When the price of living in outlying areas hurts too much, or the commute hurts too much, then people will choose to live downtown. Public policy in Manitoba, however, has been to ease suburban cost-of-living pressures by adding capacity — even to plan to offer a sanitized suburban version of Osborne Village in a provincial government-sponsored outer fringe suburb — and to build new roads, bridges and rapid transit stations as needed to ease the commute.
These are not necessarily sinister choices. For many Winnipeggers, the ability to sit out in the back yard and enjoy a beer is one of the most cherished features of Manitoba life. For condo dwellers like me, sitting on a balcony well above the tree line and watching the sun go down is equally pleasant.
The people we elect to City Hall and the Legislature know that these are important parts of how we like to live, and cater to that accordingly. To expect them to commit career suicide by condemning these things would be a bit unfair.
Being an area resident, I would even go so far as to say that I welcome the expansion of the Grant Park area to the south with a cautious sense of hope.
One of the favourite aspects of living in this part of town is that it offers the best of both the urban and suburban worlds.
Like the ideal urban neighbourhood, there is a lot within walking distance, even if it is a butt-ugly walk in places. Four grocery stores serve the area — Safeway, Sobey’s, Price Chopper and Piazza De Nardi. Shoppers Drug Mart, McNally-Robinson, Starbucks and the future Target store are within a 15-minute walk. Sabai Thai and Falafel Place — now the quintessential Winnipeg neighbourhood restaurant since Kelekis’s packed it in — are about a 20-minute stroll away.
Getting by without a car is easy under the right circumstances: about one-fifth of Grant Park area commuters traveled to work by public transit according to the 2006 Census, significantly higher than the 13 percent city-wide average. Door-to-door commutes to and from downtown are about 15 minutes by car, 25-30 minutes by bus.
The area has never felt unsafe. On a warm summer’s night, front doors will still be open as late as 11 p.m.
Additional residential and retail in the area should add to the neighbourhood’s existing strengths. It might even make inter-neighbourhood competition more intense by diverting potential buyers away from more central neighbourhoods, or at least be a secondary choice for those prevented by circumstance from living in Osborne Village or the downtown area.
I’ll freely admit that all that would be good for me, personally. But the point remains that real change rests on people becoming dissatisfied. Like the many newcomers who come to Canada every year from the world’s many badly run countries — compared to the very few that come here from wonderfully successful places like Australia, Switzerland or Denmark — Winnipeggers will move into the centre of the city when they become dissatisfied with their lot in life.
There are many, of course, who love their neighbourhoods and couldn’t be paid to leave, including me.

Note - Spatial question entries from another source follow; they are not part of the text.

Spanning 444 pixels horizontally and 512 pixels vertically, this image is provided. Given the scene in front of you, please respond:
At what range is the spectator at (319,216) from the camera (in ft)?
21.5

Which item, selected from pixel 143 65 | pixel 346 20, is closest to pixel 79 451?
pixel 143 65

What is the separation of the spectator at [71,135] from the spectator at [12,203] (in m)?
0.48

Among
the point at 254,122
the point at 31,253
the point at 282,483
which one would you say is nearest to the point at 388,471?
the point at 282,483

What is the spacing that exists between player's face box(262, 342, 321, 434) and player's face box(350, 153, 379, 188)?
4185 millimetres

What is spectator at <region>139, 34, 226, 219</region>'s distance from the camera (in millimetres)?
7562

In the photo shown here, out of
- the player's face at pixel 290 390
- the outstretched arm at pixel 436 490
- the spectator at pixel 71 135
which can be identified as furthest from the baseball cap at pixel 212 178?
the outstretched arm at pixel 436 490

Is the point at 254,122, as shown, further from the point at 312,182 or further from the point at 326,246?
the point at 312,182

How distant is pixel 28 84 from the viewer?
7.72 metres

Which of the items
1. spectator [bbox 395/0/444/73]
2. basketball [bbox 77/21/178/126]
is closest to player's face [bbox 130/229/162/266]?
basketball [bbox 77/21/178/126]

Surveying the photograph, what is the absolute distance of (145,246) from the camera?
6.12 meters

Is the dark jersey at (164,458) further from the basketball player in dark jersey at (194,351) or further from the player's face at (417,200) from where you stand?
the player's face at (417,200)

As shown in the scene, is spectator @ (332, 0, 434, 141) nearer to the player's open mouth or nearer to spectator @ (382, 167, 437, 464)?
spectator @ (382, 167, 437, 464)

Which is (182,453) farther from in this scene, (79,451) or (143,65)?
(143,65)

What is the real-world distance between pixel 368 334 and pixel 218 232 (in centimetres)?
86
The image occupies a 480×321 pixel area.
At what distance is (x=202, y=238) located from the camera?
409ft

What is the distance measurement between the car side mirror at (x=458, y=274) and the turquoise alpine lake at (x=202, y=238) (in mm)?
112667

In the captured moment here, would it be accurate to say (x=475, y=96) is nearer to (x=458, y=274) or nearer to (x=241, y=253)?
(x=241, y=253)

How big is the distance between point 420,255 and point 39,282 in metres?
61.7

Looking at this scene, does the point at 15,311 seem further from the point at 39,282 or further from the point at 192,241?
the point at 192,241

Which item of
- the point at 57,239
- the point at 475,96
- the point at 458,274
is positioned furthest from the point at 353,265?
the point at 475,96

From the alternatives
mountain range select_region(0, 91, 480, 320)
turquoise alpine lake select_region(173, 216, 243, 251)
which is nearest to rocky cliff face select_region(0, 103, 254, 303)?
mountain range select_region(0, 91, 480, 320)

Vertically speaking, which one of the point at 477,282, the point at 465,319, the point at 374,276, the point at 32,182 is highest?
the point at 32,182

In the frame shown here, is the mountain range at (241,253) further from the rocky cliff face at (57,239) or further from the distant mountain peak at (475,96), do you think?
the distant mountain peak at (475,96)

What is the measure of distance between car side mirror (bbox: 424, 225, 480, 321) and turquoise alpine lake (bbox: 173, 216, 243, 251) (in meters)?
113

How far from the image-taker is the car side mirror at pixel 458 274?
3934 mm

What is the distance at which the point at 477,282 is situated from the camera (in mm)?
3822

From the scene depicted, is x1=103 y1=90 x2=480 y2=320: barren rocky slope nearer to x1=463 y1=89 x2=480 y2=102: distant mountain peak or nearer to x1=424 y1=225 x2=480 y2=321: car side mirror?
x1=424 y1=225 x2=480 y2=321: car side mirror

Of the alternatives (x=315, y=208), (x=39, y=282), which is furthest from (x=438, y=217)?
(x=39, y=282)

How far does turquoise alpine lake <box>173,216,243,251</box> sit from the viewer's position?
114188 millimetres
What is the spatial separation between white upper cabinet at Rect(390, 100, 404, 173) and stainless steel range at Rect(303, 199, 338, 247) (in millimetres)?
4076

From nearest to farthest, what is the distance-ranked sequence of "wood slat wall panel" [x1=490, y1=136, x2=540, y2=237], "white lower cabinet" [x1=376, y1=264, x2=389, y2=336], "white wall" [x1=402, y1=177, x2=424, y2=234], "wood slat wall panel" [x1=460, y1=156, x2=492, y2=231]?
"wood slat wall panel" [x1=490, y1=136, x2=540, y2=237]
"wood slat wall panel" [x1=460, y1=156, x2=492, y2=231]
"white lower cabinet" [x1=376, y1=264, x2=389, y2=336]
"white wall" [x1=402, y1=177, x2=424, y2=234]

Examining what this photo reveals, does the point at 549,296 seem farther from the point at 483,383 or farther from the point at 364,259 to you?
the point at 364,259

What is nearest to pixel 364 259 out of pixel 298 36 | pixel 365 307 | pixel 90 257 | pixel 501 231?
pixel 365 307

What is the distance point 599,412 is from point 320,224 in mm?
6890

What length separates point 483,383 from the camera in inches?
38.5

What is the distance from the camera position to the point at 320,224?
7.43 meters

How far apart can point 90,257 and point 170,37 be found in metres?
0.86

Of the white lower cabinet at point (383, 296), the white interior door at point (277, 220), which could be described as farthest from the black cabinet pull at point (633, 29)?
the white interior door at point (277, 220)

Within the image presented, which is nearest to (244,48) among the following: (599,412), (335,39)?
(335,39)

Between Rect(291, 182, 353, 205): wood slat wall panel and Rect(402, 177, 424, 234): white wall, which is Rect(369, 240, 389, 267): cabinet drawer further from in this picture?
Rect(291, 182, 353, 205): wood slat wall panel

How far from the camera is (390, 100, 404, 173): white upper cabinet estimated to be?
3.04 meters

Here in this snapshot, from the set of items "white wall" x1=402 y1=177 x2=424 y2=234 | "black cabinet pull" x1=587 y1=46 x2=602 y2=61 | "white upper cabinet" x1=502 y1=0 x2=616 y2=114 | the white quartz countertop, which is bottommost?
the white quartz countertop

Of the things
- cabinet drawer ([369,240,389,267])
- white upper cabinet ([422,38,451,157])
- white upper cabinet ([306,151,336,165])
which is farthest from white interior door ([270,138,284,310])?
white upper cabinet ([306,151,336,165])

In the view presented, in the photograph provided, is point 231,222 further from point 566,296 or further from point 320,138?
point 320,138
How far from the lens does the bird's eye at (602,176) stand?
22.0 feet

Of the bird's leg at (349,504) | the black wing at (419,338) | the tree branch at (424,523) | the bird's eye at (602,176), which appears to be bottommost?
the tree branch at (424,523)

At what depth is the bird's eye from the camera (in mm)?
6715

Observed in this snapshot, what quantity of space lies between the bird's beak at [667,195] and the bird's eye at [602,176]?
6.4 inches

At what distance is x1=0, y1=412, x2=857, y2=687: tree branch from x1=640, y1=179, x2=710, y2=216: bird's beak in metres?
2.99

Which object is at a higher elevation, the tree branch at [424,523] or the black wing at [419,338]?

But we need to understand that civic and provincial policy is strangely contradictory: it promotes more urban and more suburban living simultaneously, and avoids any mention of choices or trade-offs.
That works well for both levels of government, which benefit from the resulting economic activity and from being seen to be in tune with public opinion that wants both a nicer looking downtown and an expansion of the Manitoba Dream of a house with a yard, or a condo with an unobstructed view.
There is no question, however, that the public needs to keep in mind that the road to urban renewal remains a long and difficult one — a job that will continue to take decades, not just years — and to tailor their expectations accordingly.